While visitation necessarily turns upon the custodial parent's ability to make the child available for visitation, a custodial parent probably has sufficient control over a child of "tender years" to compel the child to visit with the other parent under the terms of the court order; and the custodial parent's failure to comply would thus be punishable by contempt.
Teenagers are a different bred. Although teenage children remain subject to their parents' control until age 18 or marriage, if a teenager refuses to visit with the noncustodial parent through no fault of the custodial parent, the noncustodial parent probably has no remedy. The California Court of Appeal held in 1987 that a mother of a 14-year old child could not be held in contempt because there was no showing that the mother had the ability to compel the child to visit.
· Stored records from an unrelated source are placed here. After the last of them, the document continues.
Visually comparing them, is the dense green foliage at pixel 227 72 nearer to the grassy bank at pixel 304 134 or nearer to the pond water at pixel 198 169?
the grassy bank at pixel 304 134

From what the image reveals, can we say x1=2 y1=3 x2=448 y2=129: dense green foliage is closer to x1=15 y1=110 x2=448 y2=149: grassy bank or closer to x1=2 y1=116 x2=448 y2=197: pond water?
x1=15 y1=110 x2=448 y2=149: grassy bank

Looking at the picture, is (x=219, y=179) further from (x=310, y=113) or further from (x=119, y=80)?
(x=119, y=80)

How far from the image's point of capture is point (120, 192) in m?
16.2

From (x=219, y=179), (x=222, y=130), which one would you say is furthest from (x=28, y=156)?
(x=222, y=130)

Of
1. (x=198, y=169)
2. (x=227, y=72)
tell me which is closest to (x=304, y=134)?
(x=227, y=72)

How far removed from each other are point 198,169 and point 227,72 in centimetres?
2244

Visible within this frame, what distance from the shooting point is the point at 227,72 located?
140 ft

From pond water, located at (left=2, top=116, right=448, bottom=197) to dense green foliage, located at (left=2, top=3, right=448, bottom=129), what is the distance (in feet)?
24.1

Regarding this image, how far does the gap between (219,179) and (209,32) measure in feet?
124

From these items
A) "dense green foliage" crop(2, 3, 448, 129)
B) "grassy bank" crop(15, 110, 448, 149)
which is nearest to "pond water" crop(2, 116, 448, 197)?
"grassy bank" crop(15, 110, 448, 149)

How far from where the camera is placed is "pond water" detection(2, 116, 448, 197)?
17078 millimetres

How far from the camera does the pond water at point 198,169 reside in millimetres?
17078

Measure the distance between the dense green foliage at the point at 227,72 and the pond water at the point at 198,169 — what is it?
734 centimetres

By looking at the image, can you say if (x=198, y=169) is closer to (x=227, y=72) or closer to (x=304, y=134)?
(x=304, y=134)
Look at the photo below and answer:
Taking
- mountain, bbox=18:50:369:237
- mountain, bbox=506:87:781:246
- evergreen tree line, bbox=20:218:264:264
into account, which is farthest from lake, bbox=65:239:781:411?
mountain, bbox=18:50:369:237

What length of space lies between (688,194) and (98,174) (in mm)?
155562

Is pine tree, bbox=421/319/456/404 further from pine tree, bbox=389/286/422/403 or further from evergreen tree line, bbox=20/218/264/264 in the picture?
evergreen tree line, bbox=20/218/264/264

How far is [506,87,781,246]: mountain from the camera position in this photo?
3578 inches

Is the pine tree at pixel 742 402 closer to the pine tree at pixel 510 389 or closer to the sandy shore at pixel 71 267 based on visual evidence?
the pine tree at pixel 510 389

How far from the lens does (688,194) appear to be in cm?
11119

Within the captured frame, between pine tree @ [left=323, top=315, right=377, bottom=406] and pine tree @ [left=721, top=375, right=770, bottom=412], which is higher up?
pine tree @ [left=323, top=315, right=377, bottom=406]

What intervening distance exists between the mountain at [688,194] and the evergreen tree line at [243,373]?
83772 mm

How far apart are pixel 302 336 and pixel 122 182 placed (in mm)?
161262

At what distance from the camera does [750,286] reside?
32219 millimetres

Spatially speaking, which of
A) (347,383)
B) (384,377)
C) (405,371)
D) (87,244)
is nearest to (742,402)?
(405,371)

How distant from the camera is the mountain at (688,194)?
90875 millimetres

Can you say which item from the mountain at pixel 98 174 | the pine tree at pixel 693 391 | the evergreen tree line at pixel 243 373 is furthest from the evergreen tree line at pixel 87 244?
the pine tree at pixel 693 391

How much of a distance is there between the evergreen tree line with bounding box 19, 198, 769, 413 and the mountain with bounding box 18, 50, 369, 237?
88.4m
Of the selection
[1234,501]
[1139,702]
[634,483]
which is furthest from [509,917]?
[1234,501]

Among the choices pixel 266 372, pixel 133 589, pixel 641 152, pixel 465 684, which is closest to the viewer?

Lesson learned. The noncustodial parent needs to make quality time with the teenager so that the teenager will want to visit with him/her. Sitting on the couch watching television and making out with a lover is not quality time with the teenager. Or having the teenager "hang out" with you and your friends and/or lover may not be enjoyable for the teenager. A child is visiting with YOU not your friends and needs your undivided attention during this visitation period no matter what age if you want to develop a parent-child bond and continuing relationship. It is the noncustodial parent's duty to make the teenager want to visit and the custodial parent's duty to encourage the visitation.